Home >> ALL ISSUES >> 2022 Issues >> Is apolipoprotein B the best measure of CVD risk?

Is apolipoprotein B the best measure of CVD risk?

image_pdfCreate PDF

Amy Carpenter Aquino

November 2022—The evidence in favor of measuring apolipoprotein B routinely, with other lipid parameters, is now so overwhelming, says cardiologist Allan Sniderman, MD, that he believes it’s unreasonable to deny patients the advantage of apoB.

“If evidence is what counts,” he says, “then the care Americans receive should include apoB.” ApoB measurement would “simplify, unify, and clarify,” and without it patients and physicians have only a partial picture, he says.

Dr. Sniderman, Edwards professor of cardiology and professor of medicine, McGill University, speaking at the AACC annual meeting and recently with CAP TODAY, said, “When your LDL or non-HDL cholesterol are measured, you may not have an accurate idea of the risk posed to you.” The true cardiovascular disease risk may be higher or lower, “and in this day and age,” he said, “that should be unacceptable.”

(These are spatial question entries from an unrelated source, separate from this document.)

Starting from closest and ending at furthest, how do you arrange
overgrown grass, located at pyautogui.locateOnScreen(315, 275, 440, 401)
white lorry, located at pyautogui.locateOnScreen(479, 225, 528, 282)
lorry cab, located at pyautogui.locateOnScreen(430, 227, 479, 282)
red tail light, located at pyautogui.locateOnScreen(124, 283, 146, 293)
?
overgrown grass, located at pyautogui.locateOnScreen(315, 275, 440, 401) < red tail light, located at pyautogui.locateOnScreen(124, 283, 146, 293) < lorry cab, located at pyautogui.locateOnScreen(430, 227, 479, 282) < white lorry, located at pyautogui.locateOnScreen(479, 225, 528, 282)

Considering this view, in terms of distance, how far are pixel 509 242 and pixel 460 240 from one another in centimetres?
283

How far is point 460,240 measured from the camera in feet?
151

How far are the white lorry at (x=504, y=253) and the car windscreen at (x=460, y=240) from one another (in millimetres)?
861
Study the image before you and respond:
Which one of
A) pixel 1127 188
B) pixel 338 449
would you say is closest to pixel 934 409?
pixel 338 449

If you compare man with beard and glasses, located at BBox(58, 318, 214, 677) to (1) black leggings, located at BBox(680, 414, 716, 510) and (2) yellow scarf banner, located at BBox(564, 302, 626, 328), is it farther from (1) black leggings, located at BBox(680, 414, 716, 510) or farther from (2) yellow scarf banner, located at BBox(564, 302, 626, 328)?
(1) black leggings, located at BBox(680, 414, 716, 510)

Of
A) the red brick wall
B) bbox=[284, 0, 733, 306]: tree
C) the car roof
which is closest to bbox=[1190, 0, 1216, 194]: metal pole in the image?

In fact, measurement of apoB, which is the sum of all atherogenic particles, should be the primary marker, he said. “It’s not the whole story. Lp(a) matters, triglycerides matter for pancreatitis and type three hyperlipoproteinemia. Moreover, apoB is certainly not the end of the road in characterization,” he said. But without an apoB measurement, “you haven’t even begun to take the first step on the road,” and it’s one that “will take you a long way down the road.”

ApoB is better than other cholesterol markers because the number of apoB particles in the lumen is the primary determinant of the number that get into the arterial wall and become trapped, said Dr. Sniderman, who is also director of the Mike Rosenbloom laboratory for cardiovascular research, Royal Victoria Hospital, Montreal. And trapping of the apoB particles within the wall is the fundamental cause of atherosclerosis. Cholesterol within the trapped particles is strongly proatherogenic, and the relationships demonstrated between risk and the levels of LDL-C and non-HDL-C are true. So too is the correlation between lowering levels of LDL-C and non-HDL-C and better outcomes. “But it’s also equally true that cholesterol within the wall only got there within an apoB particle. It got transported in and trapped.”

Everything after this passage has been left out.